## Begin
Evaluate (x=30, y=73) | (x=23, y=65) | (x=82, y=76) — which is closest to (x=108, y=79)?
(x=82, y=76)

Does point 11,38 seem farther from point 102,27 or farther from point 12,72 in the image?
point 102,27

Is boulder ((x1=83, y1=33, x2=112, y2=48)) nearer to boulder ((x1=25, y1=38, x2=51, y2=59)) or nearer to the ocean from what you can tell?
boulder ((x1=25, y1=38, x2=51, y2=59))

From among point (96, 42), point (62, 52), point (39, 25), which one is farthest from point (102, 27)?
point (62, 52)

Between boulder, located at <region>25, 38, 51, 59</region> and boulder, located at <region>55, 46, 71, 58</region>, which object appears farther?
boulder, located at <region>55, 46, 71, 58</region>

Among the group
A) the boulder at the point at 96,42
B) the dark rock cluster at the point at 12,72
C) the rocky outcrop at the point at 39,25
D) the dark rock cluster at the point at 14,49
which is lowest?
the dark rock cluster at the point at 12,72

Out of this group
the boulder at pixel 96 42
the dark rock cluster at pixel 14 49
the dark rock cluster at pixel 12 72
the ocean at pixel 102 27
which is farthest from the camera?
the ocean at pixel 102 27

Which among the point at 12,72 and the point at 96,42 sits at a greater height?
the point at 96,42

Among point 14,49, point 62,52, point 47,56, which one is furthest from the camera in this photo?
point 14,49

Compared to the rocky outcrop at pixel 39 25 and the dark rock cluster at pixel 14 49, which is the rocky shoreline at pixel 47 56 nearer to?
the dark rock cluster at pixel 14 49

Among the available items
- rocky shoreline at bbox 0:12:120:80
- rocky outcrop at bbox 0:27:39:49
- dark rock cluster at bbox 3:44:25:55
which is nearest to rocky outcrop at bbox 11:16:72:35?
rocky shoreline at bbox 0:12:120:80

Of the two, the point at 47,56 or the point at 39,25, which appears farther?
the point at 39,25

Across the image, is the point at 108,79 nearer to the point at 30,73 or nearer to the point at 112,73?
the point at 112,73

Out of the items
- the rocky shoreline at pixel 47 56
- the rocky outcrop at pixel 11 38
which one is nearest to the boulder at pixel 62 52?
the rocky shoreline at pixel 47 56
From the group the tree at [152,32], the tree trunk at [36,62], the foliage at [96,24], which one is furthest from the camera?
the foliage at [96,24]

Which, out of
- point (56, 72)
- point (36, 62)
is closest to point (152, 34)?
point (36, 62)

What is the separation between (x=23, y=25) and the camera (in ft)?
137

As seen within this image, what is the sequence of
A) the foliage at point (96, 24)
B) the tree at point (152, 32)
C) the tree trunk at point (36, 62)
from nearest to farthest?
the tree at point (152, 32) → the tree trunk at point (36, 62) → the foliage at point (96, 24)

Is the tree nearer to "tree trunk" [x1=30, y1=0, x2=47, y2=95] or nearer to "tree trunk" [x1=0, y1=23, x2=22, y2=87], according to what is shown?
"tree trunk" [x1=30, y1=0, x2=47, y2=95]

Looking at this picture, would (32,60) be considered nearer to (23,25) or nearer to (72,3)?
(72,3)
## End
Work required:
Without leaving anything out, quote all the data.

Answer below:
Evaluate (x=30, y=73) | (x=23, y=65) | (x=82, y=76) — which is closest to (x=108, y=79)?
(x=82, y=76)

Does point 11,38 seem farther from point 102,27 or farther from point 12,72 in the image?
point 102,27

Is boulder ((x1=83, y1=33, x2=112, y2=48)) nearer to boulder ((x1=25, y1=38, x2=51, y2=59)) or nearer to the ocean from what you can tell?
boulder ((x1=25, y1=38, x2=51, y2=59))

From among point (96, 42), point (62, 52), point (39, 25), which one is farthest from point (102, 27)?
point (62, 52)

Between boulder, located at <region>25, 38, 51, 59</region> and boulder, located at <region>55, 46, 71, 58</region>, which object appears farther?
boulder, located at <region>55, 46, 71, 58</region>

Among the group
A) the boulder at the point at 96,42
B) the dark rock cluster at the point at 12,72
C) the rocky outcrop at the point at 39,25
D) the dark rock cluster at the point at 14,49
which is lowest?
the dark rock cluster at the point at 12,72

Out of this group
the boulder at pixel 96 42
the dark rock cluster at pixel 14 49
the dark rock cluster at pixel 12 72
the ocean at pixel 102 27
which is farthest from the camera?
the ocean at pixel 102 27

Which among the point at 12,72 and the point at 96,42 sits at a greater height?
the point at 96,42

Among point 14,49, point 62,52, point 47,56, which one is furthest from the camera in this photo?
point 14,49

Compared to the rocky outcrop at pixel 39 25 and the dark rock cluster at pixel 14 49, which is the rocky shoreline at pixel 47 56 nearer to?
the dark rock cluster at pixel 14 49

Among the available items
- rocky shoreline at bbox 0:12:120:80
- rocky outcrop at bbox 0:27:39:49
- dark rock cluster at bbox 3:44:25:55
which is nearest to rocky outcrop at bbox 11:16:72:35?
rocky shoreline at bbox 0:12:120:80

Of the two, the point at 47,56 or the point at 39,25, which appears farther?
the point at 39,25

Across the image, is the point at 108,79 nearer to the point at 30,73 or nearer to the point at 112,73?
the point at 112,73

Out of the items
- the rocky shoreline at pixel 47 56
- the rocky outcrop at pixel 11 38
which one is nearest to the boulder at pixel 62 52?
the rocky shoreline at pixel 47 56
From the group the tree at [152,32], the tree trunk at [36,62], the foliage at [96,24], which one is furthest from the camera?
the foliage at [96,24]

Which, out of
- point (56, 72)
- point (36, 62)
is closest to point (152, 34)?
point (36, 62)

What is the separation between (x=23, y=25) and the camera (in ft)?
137

As seen within this image, what is the sequence of
A) the foliage at point (96, 24)
B) the tree at point (152, 32)
C) the tree trunk at point (36, 62)
from nearest to farthest?
the tree at point (152, 32) → the tree trunk at point (36, 62) → the foliage at point (96, 24)

Is the tree nearer to "tree trunk" [x1=30, y1=0, x2=47, y2=95] or nearer to "tree trunk" [x1=0, y1=23, x2=22, y2=87], according to what is shown?
"tree trunk" [x1=30, y1=0, x2=47, y2=95]

Looking at this picture, would (32,60) be considered nearer to (23,25) or nearer to (72,3)?
(72,3)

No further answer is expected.